- [SHORT TASK]: Starting at the line that contains "Of the available options", copy each line through the final one exactly as written.

##### ENTRIES

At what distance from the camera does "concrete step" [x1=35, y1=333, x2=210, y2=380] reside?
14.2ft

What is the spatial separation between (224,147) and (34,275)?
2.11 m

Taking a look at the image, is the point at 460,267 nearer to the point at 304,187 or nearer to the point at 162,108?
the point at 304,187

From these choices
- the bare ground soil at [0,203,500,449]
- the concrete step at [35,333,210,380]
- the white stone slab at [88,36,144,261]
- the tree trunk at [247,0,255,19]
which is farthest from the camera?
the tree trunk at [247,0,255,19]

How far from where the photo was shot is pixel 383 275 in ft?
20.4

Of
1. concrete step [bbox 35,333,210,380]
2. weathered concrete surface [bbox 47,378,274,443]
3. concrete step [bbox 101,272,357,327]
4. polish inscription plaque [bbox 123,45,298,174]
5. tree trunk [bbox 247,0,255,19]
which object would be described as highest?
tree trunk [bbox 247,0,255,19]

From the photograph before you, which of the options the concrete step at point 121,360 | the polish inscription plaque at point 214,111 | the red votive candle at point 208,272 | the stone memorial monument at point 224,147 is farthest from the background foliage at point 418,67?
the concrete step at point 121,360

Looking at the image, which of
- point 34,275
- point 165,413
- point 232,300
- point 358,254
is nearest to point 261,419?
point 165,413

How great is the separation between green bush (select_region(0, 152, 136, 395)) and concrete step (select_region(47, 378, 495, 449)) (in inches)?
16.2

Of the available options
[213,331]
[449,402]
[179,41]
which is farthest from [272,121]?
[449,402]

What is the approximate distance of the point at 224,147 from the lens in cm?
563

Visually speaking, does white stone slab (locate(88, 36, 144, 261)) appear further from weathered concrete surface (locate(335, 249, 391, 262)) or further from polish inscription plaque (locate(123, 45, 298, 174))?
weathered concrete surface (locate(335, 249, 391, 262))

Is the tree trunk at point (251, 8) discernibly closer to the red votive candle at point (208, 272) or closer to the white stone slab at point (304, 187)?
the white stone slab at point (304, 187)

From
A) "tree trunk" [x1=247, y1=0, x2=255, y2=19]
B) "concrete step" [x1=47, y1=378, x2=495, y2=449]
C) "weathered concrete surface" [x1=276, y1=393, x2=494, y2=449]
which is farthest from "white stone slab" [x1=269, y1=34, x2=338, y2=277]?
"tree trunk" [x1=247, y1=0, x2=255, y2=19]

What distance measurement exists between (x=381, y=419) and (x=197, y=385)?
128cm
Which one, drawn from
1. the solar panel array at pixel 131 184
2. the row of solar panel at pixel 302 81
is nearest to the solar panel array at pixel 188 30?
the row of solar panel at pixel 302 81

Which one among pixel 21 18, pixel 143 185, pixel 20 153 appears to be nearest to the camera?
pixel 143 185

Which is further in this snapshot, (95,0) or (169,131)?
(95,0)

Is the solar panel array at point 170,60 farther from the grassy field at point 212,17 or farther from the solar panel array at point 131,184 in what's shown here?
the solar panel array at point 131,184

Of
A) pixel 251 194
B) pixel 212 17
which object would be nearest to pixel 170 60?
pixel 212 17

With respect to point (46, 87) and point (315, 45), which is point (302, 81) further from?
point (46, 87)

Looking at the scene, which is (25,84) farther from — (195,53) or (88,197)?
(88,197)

##########

- [SOLUTION TO THE PROBLEM]:
Of the available options
[213,331]
[449,402]
[179,41]
which is farthest from [272,121]?
[449,402]

What is the approximate distance of the point at 224,147 from the lens in cm?
563

Visually speaking, does white stone slab (locate(88, 36, 144, 261)) appear further from weathered concrete surface (locate(335, 249, 391, 262)) or further from polish inscription plaque (locate(123, 45, 298, 174))?
weathered concrete surface (locate(335, 249, 391, 262))

Is the tree trunk at point (251, 8) discernibly closer to the red votive candle at point (208, 272) or closer to the white stone slab at point (304, 187)?
the white stone slab at point (304, 187)

From
A) "tree trunk" [x1=247, y1=0, x2=255, y2=19]
B) "concrete step" [x1=47, y1=378, x2=495, y2=449]
C) "weathered concrete surface" [x1=276, y1=393, x2=494, y2=449]
which is farthest from "white stone slab" [x1=269, y1=34, x2=338, y2=277]?
"tree trunk" [x1=247, y1=0, x2=255, y2=19]

What distance measurement exists between (x=381, y=419) and (x=197, y=385)?
128cm
Which one, drawn from
1. the solar panel array at pixel 131 184
2. the row of solar panel at pixel 302 81
is nearest to the solar panel array at pixel 188 30?
the row of solar panel at pixel 302 81

Which one among pixel 21 18, pixel 143 185, pixel 20 153 appears to be nearest to the camera?
pixel 143 185

Which is further in this snapshot, (95,0) or (169,131)?
(95,0)

Is the solar panel array at point 170,60 farther from the grassy field at point 212,17 or farther from the solar panel array at point 131,184 in what's shown here?
the solar panel array at point 131,184

Of
A) pixel 251 194
B) pixel 212 17
which object would be nearest to pixel 170 60?
pixel 212 17

With respect to point (46, 87) and point (315, 45), which is point (302, 81) further from?
point (46, 87)

Looking at the scene, which is (25,84) farther from — (195,53) or (88,197)?
(88,197)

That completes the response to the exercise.